[Data section Boundary: Start]

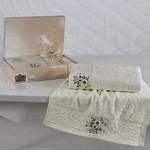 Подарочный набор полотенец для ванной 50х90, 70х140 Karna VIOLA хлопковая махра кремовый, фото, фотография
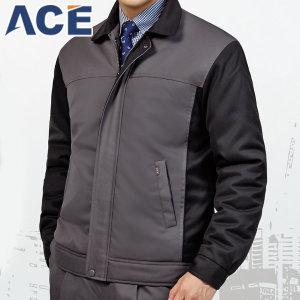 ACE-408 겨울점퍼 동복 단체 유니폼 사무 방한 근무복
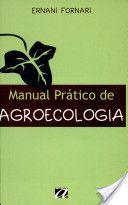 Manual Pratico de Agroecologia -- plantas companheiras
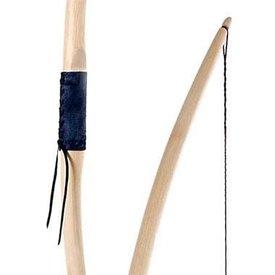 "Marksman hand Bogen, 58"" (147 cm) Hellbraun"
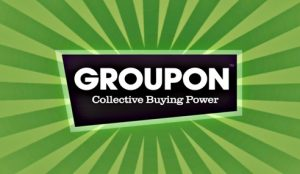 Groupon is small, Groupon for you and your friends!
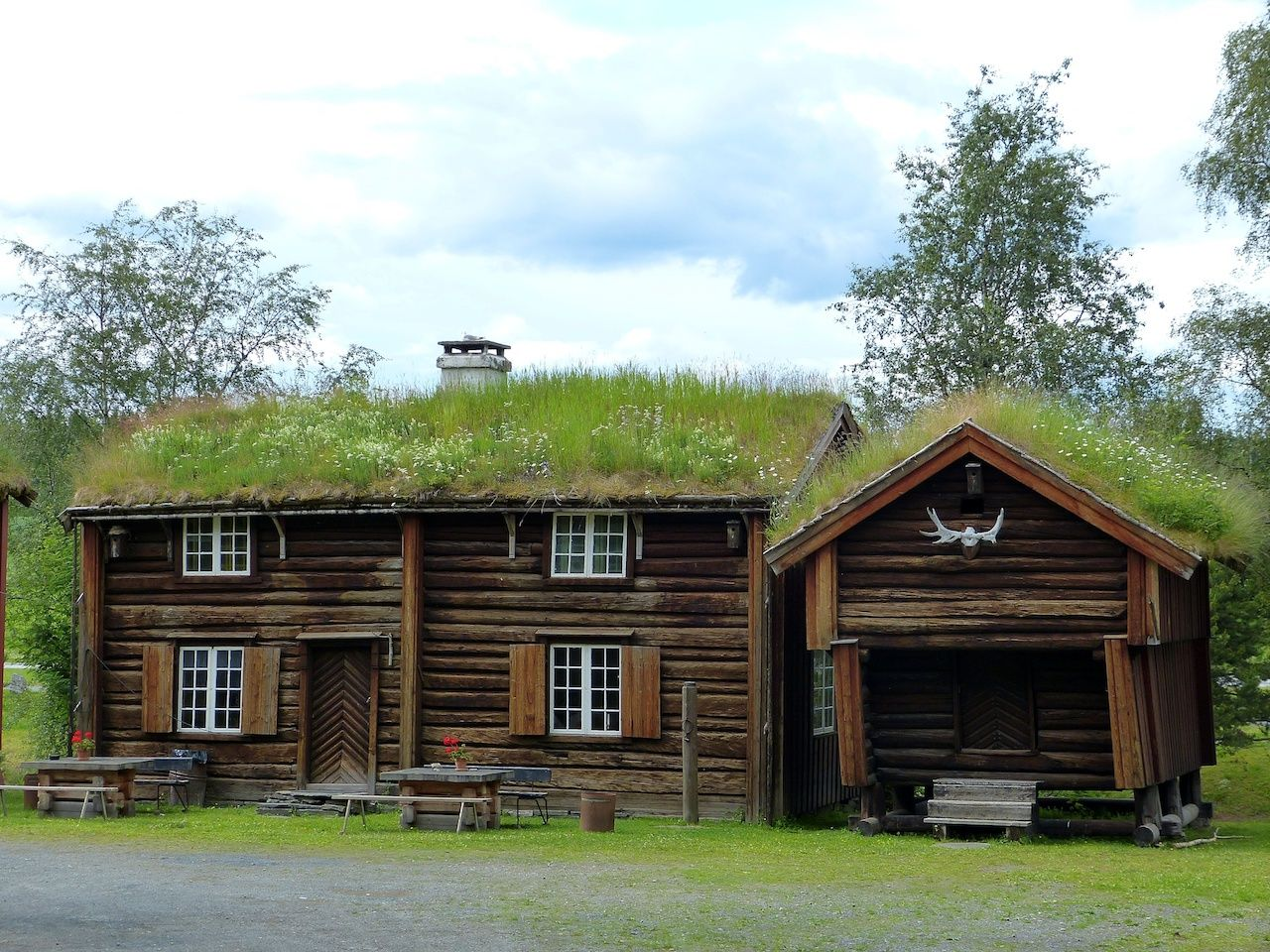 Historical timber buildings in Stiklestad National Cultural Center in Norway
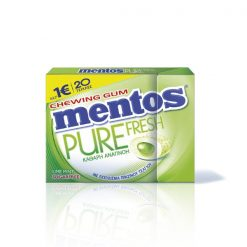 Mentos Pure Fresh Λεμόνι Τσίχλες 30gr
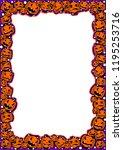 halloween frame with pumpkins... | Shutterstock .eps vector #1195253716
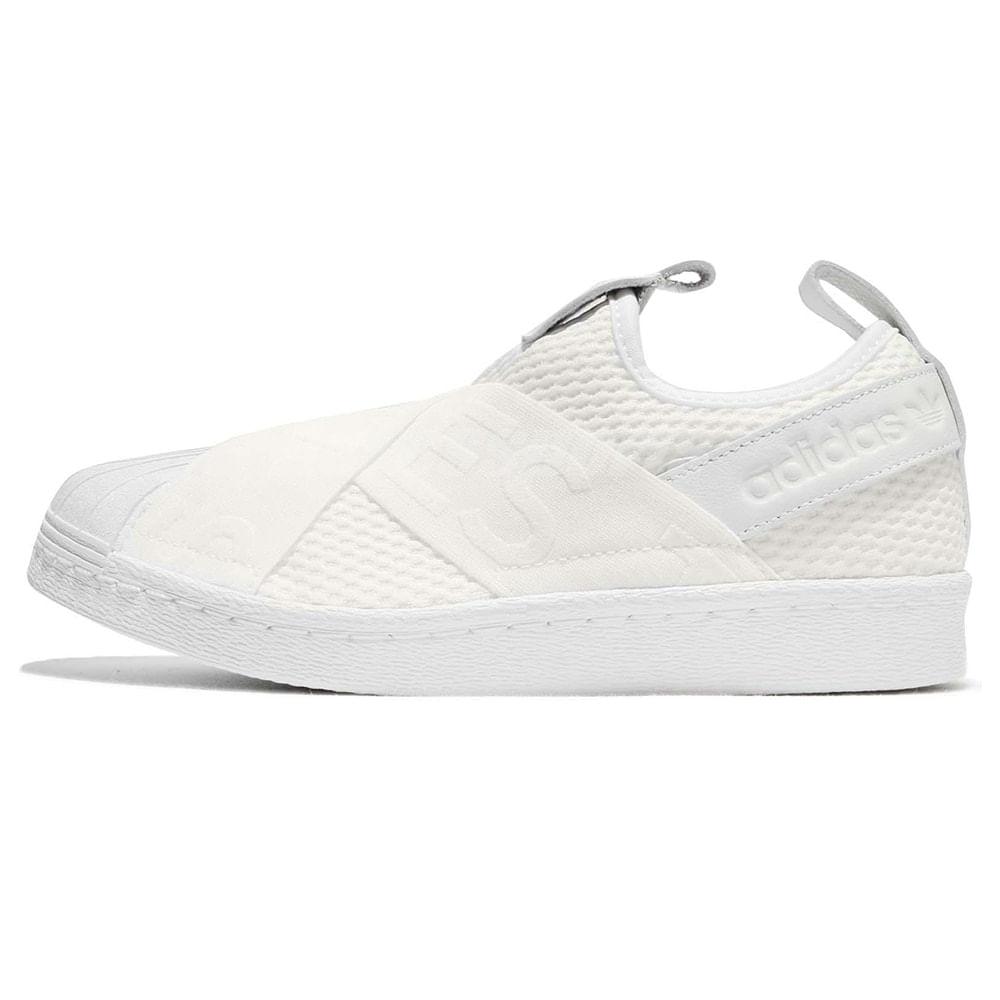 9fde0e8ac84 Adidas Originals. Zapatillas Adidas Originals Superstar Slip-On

[Data section Boundary: End]
[Data section Boundary: Start]

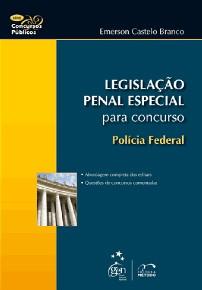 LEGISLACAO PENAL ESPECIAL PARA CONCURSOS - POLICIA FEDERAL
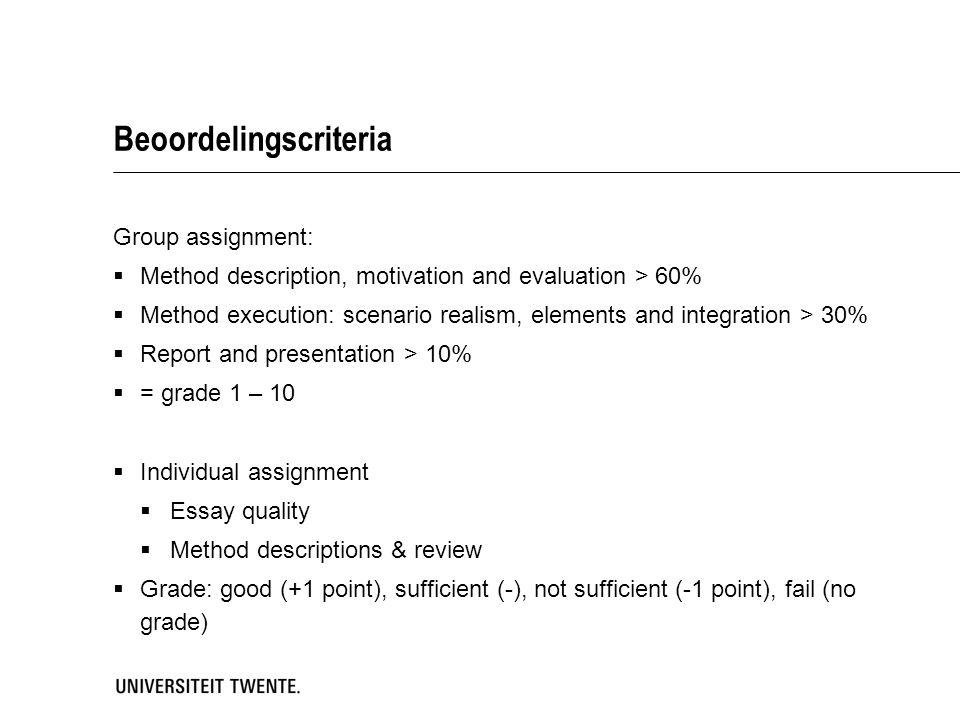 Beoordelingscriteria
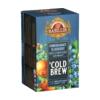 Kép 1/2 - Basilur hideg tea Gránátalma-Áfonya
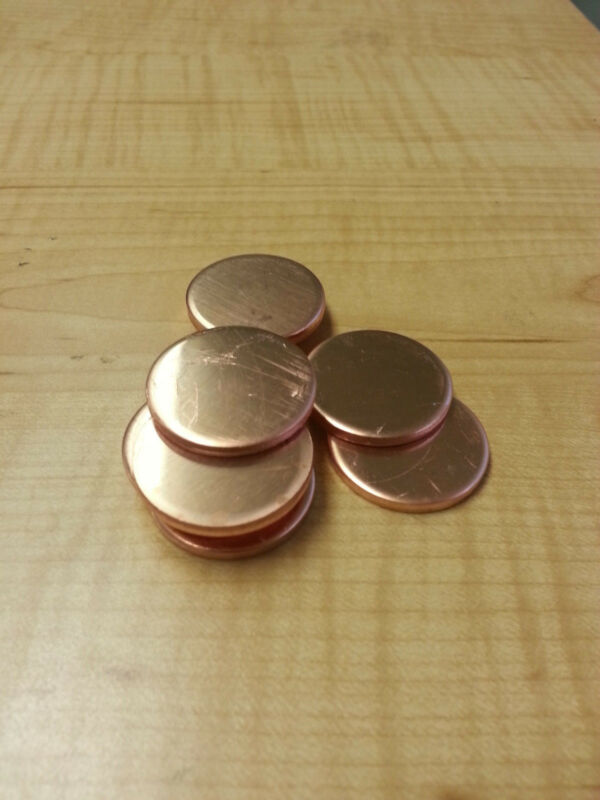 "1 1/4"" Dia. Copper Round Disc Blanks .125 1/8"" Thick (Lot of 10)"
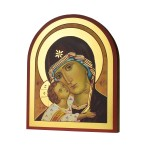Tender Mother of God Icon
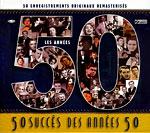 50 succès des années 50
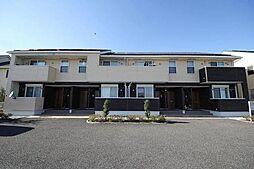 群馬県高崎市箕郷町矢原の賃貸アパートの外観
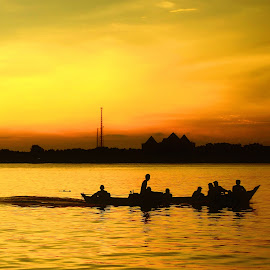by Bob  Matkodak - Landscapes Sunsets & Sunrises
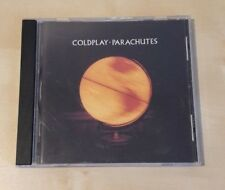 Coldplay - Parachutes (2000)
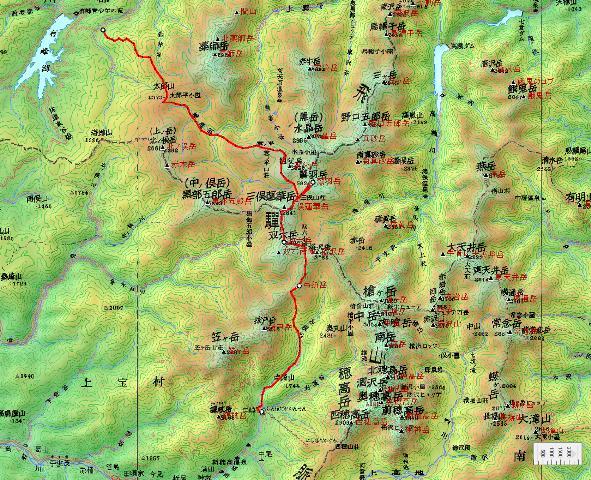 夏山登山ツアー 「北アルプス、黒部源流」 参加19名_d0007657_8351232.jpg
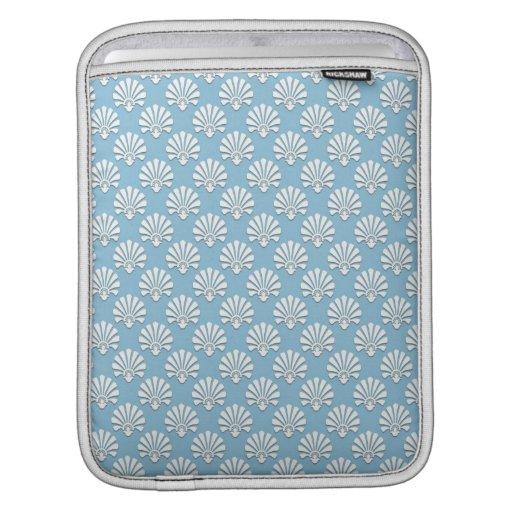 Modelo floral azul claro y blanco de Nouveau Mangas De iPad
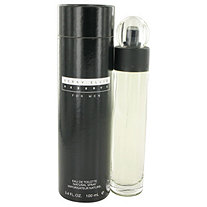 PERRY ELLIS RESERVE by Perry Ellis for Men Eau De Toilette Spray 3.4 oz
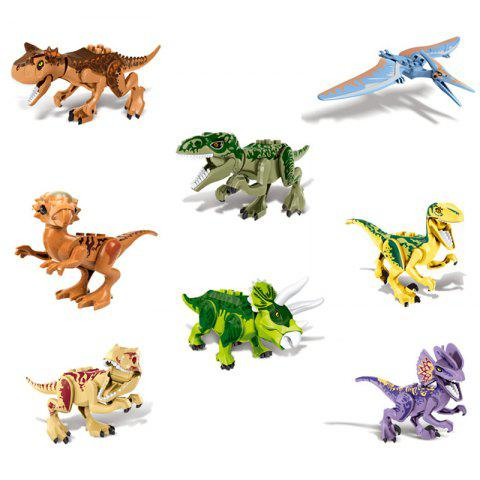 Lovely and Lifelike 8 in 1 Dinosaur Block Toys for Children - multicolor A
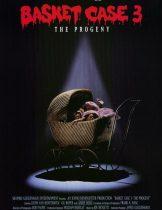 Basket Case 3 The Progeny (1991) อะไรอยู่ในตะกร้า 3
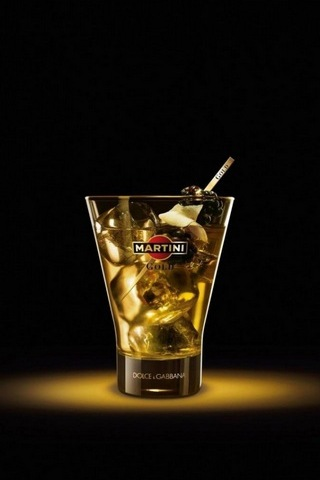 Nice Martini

[Data section Boundary: End]

## Task directions
What you write out is the stretch of entries from the line containing "Basket Case 3" to the line containing "Nice Martini", word for word, with both end lines and no pictures.

## Response to this exercise
 Basket Case 3 The Progeny (1991) อะไรอยู่ในตะกร้า 3
 Nice Martini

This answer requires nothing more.